SOURCE MATERIAL.

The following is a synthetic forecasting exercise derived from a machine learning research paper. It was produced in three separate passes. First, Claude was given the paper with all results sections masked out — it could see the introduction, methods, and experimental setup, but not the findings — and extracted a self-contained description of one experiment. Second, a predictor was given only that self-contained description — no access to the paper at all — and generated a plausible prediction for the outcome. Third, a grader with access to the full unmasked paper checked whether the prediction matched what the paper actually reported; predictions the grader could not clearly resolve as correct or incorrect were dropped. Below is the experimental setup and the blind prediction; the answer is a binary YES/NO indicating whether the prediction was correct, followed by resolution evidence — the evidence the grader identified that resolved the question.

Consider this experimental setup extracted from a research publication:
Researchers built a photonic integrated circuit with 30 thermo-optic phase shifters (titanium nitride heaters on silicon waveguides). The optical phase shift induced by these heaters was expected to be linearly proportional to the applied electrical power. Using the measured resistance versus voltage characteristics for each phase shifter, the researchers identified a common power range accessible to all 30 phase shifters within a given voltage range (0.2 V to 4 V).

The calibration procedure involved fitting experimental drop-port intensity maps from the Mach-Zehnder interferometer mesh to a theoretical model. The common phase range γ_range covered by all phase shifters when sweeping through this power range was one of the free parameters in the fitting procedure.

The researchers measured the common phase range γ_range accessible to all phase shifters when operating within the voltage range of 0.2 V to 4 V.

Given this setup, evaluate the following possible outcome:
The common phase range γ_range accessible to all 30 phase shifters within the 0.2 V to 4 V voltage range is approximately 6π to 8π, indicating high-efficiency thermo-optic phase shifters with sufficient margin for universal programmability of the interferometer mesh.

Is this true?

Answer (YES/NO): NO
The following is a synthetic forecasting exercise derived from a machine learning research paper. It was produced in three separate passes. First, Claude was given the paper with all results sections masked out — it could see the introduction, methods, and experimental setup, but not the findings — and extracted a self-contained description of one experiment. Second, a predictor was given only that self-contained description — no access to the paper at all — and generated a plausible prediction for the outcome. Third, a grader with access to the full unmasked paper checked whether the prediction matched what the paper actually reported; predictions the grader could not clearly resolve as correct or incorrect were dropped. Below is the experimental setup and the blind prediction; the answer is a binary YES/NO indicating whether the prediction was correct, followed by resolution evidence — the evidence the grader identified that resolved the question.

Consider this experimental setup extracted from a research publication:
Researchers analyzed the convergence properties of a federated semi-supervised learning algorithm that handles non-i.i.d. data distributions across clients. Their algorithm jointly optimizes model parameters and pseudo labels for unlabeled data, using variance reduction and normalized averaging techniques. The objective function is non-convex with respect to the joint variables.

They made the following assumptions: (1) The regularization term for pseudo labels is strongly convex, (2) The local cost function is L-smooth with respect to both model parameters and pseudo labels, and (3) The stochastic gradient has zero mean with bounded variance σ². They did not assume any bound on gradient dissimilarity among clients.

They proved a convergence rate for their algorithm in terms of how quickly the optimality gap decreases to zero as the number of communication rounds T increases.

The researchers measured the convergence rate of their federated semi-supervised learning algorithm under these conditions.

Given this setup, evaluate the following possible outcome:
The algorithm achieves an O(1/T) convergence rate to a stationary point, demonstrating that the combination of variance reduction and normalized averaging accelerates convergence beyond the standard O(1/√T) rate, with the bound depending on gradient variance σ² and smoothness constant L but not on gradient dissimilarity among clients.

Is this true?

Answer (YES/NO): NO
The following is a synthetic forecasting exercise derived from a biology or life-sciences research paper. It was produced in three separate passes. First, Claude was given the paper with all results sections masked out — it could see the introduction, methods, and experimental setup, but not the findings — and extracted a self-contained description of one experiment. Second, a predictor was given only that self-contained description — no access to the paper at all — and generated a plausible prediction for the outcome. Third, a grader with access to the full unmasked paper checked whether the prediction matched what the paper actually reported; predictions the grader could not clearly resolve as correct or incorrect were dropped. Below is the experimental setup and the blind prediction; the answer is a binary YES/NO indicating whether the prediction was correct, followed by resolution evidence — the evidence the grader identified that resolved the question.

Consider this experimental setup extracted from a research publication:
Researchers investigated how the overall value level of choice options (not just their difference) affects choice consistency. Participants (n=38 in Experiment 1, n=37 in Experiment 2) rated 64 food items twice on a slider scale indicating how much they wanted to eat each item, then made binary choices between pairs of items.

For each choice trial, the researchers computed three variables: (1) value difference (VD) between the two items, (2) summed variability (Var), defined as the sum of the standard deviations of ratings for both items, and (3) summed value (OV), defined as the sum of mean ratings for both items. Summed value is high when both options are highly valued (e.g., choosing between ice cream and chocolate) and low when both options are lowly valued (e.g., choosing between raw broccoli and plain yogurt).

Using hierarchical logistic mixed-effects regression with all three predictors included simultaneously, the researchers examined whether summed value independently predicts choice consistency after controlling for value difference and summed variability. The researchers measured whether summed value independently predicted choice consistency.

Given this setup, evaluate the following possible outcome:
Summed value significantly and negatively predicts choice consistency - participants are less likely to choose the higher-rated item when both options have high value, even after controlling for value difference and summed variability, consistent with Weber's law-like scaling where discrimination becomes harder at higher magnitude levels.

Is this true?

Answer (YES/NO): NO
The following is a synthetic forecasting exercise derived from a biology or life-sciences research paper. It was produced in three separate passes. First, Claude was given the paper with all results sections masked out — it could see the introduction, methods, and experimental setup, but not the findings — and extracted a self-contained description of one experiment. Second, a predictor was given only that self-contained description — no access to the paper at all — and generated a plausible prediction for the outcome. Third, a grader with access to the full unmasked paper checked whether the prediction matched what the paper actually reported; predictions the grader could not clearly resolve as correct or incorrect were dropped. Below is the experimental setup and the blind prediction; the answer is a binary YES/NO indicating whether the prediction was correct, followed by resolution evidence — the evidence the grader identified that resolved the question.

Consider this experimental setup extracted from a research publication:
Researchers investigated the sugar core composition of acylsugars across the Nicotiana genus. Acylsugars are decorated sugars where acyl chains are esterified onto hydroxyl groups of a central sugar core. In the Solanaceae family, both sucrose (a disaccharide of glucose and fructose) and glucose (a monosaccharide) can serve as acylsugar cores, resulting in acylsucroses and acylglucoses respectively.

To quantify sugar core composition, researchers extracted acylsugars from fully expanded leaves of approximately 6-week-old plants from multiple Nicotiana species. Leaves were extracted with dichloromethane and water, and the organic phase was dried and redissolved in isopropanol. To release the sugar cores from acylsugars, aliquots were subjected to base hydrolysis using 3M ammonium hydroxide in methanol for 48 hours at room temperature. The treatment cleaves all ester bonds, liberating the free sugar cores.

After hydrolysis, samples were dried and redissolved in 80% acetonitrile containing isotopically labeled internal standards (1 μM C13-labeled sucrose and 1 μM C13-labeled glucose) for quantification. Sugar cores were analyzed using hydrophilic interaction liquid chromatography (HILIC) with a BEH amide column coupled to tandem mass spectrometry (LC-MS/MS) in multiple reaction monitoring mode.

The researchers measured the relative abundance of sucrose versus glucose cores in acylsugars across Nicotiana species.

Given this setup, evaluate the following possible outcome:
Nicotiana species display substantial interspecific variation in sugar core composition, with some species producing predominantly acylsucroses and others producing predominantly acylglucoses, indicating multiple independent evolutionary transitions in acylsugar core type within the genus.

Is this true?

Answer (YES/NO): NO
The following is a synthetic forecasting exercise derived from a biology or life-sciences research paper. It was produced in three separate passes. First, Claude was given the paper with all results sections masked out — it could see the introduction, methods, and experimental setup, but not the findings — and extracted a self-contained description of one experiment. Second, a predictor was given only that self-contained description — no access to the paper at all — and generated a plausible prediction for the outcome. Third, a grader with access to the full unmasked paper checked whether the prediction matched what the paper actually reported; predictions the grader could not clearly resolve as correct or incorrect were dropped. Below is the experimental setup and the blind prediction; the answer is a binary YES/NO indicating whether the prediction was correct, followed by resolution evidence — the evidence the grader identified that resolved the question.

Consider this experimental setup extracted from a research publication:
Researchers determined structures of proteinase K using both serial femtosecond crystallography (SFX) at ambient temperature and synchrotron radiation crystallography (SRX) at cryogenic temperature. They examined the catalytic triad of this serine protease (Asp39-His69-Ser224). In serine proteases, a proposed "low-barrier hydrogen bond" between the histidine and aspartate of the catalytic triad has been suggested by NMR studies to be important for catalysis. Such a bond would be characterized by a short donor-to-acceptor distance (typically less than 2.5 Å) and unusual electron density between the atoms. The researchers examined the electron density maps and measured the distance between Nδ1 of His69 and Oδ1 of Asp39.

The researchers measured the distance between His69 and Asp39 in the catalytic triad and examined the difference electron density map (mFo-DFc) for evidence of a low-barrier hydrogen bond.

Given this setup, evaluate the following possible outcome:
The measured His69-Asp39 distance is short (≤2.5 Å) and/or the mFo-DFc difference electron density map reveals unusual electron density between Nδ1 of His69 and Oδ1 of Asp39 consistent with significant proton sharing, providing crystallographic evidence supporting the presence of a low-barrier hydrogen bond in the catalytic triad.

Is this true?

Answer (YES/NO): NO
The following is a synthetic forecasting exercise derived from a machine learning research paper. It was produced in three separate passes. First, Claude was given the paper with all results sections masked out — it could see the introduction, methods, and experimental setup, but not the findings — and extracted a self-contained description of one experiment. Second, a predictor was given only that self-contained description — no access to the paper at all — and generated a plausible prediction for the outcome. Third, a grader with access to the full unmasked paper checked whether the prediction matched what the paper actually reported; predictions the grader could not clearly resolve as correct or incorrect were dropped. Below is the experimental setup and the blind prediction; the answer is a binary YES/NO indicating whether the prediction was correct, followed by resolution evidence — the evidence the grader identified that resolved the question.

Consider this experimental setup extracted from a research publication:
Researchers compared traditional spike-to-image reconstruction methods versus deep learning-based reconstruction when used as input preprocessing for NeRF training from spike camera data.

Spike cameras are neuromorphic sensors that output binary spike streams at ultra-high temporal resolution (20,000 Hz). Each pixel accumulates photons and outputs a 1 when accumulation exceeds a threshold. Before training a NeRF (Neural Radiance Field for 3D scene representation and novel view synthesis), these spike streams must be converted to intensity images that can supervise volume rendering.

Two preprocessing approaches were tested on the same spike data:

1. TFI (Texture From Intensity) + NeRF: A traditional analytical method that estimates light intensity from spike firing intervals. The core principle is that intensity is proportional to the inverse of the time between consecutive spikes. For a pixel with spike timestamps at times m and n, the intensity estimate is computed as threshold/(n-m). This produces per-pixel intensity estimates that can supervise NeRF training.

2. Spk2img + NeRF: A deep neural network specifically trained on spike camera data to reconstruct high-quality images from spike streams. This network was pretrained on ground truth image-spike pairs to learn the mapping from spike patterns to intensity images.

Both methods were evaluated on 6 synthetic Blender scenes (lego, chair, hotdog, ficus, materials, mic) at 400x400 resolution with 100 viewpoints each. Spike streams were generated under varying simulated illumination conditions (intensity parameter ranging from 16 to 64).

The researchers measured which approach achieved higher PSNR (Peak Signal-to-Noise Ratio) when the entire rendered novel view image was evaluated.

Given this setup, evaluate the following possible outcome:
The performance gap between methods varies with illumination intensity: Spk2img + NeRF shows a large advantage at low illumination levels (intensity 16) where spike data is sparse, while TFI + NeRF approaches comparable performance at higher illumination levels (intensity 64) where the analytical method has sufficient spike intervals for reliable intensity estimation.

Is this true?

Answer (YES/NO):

YOUR TASK. Copy out each line of the material that holds the word "convergence".

SOLUTION TO THIS EXERCISE.
Researchers analyzed the convergence properties of a federated semi-supervised learning algorithm that handles non-i.i.d. data distributions across clients. Their algorithm jointly optimizes model parameters and pseudo labels for unlabeled data, using variance reduction and normalized averaging techniques. The objective function is non-convex with respect to the joint variables.
They proved a convergence rate for their algorithm in terms of how quickly the optimality gap decreases to zero as the number of communication rounds T increases.
The researchers measured the convergence rate of their federated semi-supervised learning algorithm under these conditions.
The algorithm achieves an O(1/T) convergence rate to a stationary point, demonstrating that the combination of variance reduction and normalized averaging accelerates convergence beyond the standard O(1/√T) rate, with the bound depending on gradient variance σ² and smoothness constant L but not on gradient dissimilarity among clients.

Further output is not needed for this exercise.